The proposed approach is first evaluated on a very large data set consisting of 100 OCT volumes (macula centered, 1024 × 200 × 200 voxels, covering 2 × 6 × 6 mm3, Cirrus, Carl Zeiss Meditec, Inc., Dublin, CA) of patients with central and branch RVO. To generate the ground truth, the retinal scans were segmented using the method described in [14] and each B-scan was then manually corrected by trained graders resulting in a total of 20,000 annotated B-scans. In addition to the layers, the graders also annotated the IRF and SRF voxel regions as reported previously [9] and marked the location of the fovea.

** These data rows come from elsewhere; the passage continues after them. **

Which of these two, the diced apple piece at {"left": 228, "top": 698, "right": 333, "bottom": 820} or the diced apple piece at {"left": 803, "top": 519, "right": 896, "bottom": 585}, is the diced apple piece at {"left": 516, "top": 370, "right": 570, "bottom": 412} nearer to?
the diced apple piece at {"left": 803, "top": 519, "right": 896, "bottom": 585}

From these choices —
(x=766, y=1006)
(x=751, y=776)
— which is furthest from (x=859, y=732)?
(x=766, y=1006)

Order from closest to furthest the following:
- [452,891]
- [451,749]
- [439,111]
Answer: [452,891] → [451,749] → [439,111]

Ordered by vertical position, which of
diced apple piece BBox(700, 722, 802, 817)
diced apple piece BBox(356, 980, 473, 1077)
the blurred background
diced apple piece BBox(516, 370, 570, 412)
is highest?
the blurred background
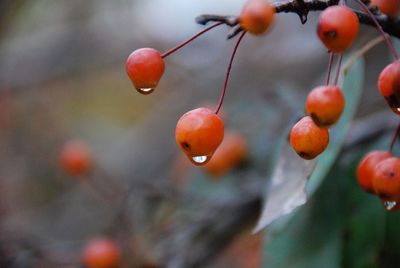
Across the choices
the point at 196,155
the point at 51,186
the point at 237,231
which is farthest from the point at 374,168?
the point at 51,186

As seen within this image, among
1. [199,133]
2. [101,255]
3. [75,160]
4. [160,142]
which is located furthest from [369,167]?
[160,142]

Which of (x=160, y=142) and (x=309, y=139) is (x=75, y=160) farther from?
(x=309, y=139)

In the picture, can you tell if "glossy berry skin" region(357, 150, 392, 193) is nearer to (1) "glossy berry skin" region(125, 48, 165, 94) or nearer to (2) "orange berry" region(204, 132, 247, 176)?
(1) "glossy berry skin" region(125, 48, 165, 94)

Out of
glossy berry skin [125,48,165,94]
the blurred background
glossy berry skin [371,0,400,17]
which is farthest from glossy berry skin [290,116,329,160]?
the blurred background

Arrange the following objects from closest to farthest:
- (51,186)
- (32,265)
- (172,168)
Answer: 1. (32,265)
2. (172,168)
3. (51,186)

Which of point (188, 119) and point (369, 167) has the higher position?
point (188, 119)

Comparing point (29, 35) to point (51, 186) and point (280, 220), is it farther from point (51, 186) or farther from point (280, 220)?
point (280, 220)

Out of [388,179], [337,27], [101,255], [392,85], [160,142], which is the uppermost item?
[160,142]
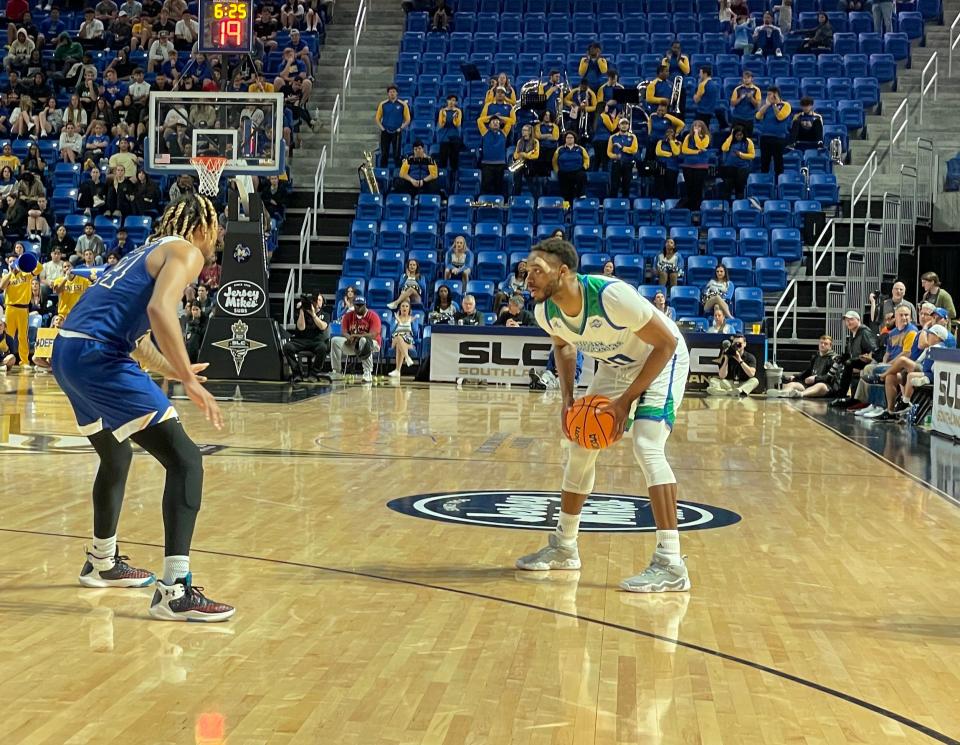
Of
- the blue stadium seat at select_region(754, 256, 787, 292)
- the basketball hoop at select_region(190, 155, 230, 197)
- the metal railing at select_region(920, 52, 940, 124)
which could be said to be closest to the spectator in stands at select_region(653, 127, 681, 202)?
the blue stadium seat at select_region(754, 256, 787, 292)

In addition to the RVO data set, the algorithm was also evaluated on a publicly available data set (see [12]) containing 10 OCT volumes (macula centered, 496 × 768 × 61 voxels, covering approx. 1.9 × 8.6 × 7.4 mm3, Spectralis, Heidelberg Engineering, Heidelberg, Germany) of patients with diabetic macular edema (DME). In each of the 10 volumes, manual annotation of 8 retinal layers is available in 11 B-scans within the central 6 mm. For the same set of B-scans, manual fluid annotation (containing both IRF and SRF as one class) is available as well. Thus, 110 fully annotated B-scans are used. Given the different nature of the data sets, the evaluation was performed on each set individually as described below.

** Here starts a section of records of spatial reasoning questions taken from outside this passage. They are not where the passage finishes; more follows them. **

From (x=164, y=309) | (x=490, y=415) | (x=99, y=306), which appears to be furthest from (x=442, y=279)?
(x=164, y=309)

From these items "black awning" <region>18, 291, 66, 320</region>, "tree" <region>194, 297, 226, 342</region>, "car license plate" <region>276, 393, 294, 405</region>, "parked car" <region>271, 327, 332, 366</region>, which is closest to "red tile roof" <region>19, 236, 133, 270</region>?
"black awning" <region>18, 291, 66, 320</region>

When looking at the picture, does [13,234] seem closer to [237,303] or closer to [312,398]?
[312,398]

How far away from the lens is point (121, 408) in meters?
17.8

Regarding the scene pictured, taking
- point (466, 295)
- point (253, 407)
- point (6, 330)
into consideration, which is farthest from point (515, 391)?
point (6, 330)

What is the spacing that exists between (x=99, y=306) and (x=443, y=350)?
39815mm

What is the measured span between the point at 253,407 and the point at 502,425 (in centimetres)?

Lastly, we inspect the role of the individual features used by the method on the results. We use the importance measure implemented within the random forest classifier, which relies on permuting the values of a feature and measuring how much the permutation decreases the classification accuracy of the model. Important features can then be detected as those where the permutation decreases the classification accuracy the most.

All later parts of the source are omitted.